• WHAT TO PRODUCE: Return, word for word, the part of the RAID text from "This topic has" to "0, 1 and 5.".

This topic has a weight of 8 points and contains the following objectives:
Candidates should be able to configure and implement software RAID. This objective includes using and configuring RAID 0, 1 and 5.
Candidates should be able to configure kernel options to support various drives. This objective includes software tools to view and modify hard disk settings.
Candidates should be able to create and remove logical volumes and physical volumes. This objective includes snapshots, and resizing logical volumes.
Candidates should be able to configure and implement software RAID. This objective includes using and configuring RAID 0, 1, and 5.
RAID stands for “Redundant Array of Inexpensive Disks” .
The basic idea behind RAID is to combine multiple small, inexpensive disk drives into an array which yields performance exceeding that of one large and expensive drive. This array of drives will appear to the computer as a single logical storage unit or drive.
Some of the concepts used in this chapter are important factors in deciding which level of RAID to use in a particular situation. Parity is a concept used to add redundancy to storage. A parity bit is a binary digit which is added to ensure that the number of bits with value of one in a given set of bits is always even or odd. By using part of the capacity of the RAID for storing parity bits in a clever way, single disk failures can happen without data-loss since the missing bit can be recalculated using the parity bit. I/O transactions are movements of data to or from a RAID device or its members. Each I/O transaction consists of one or more blocks of data. A single disc can handle a maximum random number of transactions per second, since the mechanism has a seek time before data can be read or written. Depending on the configuration of the RAID, a single I/O transaction to the RAID can trigger multiple I/O transactions to its members. This affects the performance of the RAID device in terms of maximum number of I/O transactions and data transfer rate. Data transfer rate is the amount of data a single disk or RAID device can handle per second. This value usually varies for read and write actions, random or sequential access etc.

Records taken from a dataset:

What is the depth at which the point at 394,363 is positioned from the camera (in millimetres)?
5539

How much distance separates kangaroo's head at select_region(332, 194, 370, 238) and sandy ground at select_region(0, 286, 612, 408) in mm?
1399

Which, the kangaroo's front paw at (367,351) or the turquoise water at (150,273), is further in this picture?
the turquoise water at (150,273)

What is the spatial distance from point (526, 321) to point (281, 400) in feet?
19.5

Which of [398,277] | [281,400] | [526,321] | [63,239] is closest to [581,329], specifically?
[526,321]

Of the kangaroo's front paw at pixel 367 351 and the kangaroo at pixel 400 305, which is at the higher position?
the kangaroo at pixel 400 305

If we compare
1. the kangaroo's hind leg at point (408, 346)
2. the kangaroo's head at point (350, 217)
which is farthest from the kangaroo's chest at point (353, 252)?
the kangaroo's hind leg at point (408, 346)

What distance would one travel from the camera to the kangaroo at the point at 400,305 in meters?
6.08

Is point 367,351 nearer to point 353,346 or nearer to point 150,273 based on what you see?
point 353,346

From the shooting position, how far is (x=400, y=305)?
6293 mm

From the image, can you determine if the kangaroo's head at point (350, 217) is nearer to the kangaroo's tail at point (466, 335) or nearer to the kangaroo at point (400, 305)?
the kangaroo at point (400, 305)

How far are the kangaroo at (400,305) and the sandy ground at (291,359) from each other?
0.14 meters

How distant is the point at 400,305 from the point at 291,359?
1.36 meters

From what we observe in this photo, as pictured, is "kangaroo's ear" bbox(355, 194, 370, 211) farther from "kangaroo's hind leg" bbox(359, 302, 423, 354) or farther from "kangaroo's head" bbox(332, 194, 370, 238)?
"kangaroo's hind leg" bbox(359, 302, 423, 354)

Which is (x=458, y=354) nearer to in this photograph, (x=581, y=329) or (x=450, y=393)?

• ANSWER TO THE EXERCISE:
This topic has a weight of 8 points and contains the following objectives:
Candidates should be able to configure and implement software RAID. This objective includes using and configuring RAID 0, 1 and 5.